Bonne pêche sur le littoral

La patience est la vertu des pêcheurs. Il en va parfois de même pour les archéologues. Cela fait en effet plus de vingt ans que, sur le littoral de Basse-Normandie, l'érosion effectue un minutieux travail de fouille pour amener dans les filets des chercheurs les riches vestiges des pêcheries du passé.

Benevoles peche VDL

Saint-Jean-le-Thomas, au nord-est
de la baie du Mont-Saint-Michel, « plage de Pignochet ». Mise au jour d'une haie de clayonnage.

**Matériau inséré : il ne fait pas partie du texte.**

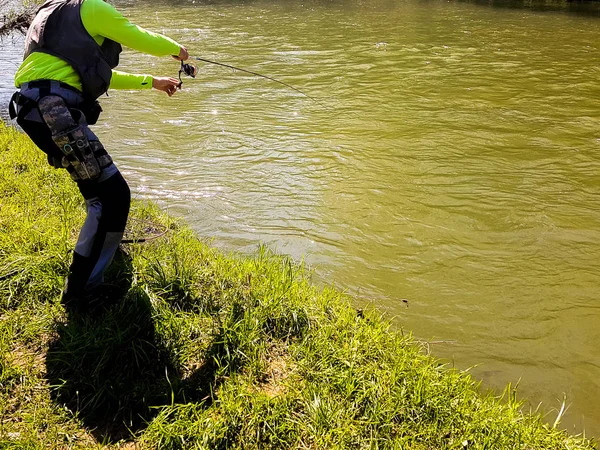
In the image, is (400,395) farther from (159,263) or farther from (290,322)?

L'érosion a parfois du bon. Sans elle, les pêcheries d'antan, ces structures destinées à piéger les produits de la mer, faites de bois ou de pierre, ou encore de filets montés sur pieux et de réservoirs, qui bordent le littoral de Basse-Normandie n'auraient jamais pu être découvertes, et donc étudiées. Vincent Bernard, dendrochronologue – spécialiste en datation des bois archéologiques –, du laboratoire Civilisations atlantiques et archéosciences 1, explique pourquoi : « Depuis 2000, l'érosion des côtes de la façade occidentale du département de la Manche, de ses falaises et de ses dunes, lève le drap qui masquait des vestiges oubliés, comme ces pêcheries vieilles de 4 000 ans. » Face à la mise au jour d'un tel vivier, la mission de ce chercheur est d'analyser les espèces végétales employées sur les sites, ainsi que l'usage qui en a été fait par l'homme, et de dater les constructions. Une pêche archéologique à laquelle il se livre sur le littoral français depuis 2003 aux côtés de Cyrille Billard, archéologue-conservateur 2, dans le cadre du programme collectif de recherche du ministère de la Culture « Exploitation des milieux littoraux en Basse-Normandie ».

 

Vestiges pecheries VDL

© Photos : C. Billard

Vestiges de pêcheries en pierre vues d'avion dans le secteur de Granville.


 

Ce sont des sites exceptionnellement bien conservés qui livrent leurs secrets. C'est le cas de Saint-Jean-le-Thomas, au nord-est de la baie du Mont-Saint-Michel : en 1979, il ne laissait deviner qu'une infime partie des vestiges qui depuis l'an 2000 se découvrent sur 2 hectares. La première datation au carbone 14 remonte à 1979, alors que bien peu de structures étaient apparentes. On découvrit alors que cette pêcherie – l'une des plus anciennes d'Europe – daterait de l'âge du bronze, soit 2 000 ans avant J.-C. Aujourd'hui, les chercheurs surveillent l'ensemble du lieu. « Son état de fossilisation est tel – des traces de pas humains, de bovidés en quête de sel ou d'algues restent gravées – que nous avons l'impression de nous promener sur le site tel qu'il était à l'origine », s'exclame le dendrochronologue, émerveillé. Pourtant, il n'est pas simple pour celui qui, dans son métier, étudie surtout le chêne, de travailler à cet endroit où l'on recense essentiellement des aulnes, des noisetiers et des saules. En examinant les cernes du bois, il tentera de confirmer la datation au carbone 14. Encore une chance que l'eau ait pu conserver ce matériau, ainsi que des éléments exhumés, pourtant fragiles, comme un panier et une hache. En observant ces structures, en bon état également, le chercheur souligne le caractère très étendu de ces pêcheries. Elles pointaient vers le large et multipliaient les solutions pour capter le poisson, jouant, à la différence des plus récentes, aussi bien sur le flux que sur le reflux marin. Et les 1 500 pieux retrouvés, correspondant à des arbres de 25 à 40 ans, témoignent d'une très grosse production de bois.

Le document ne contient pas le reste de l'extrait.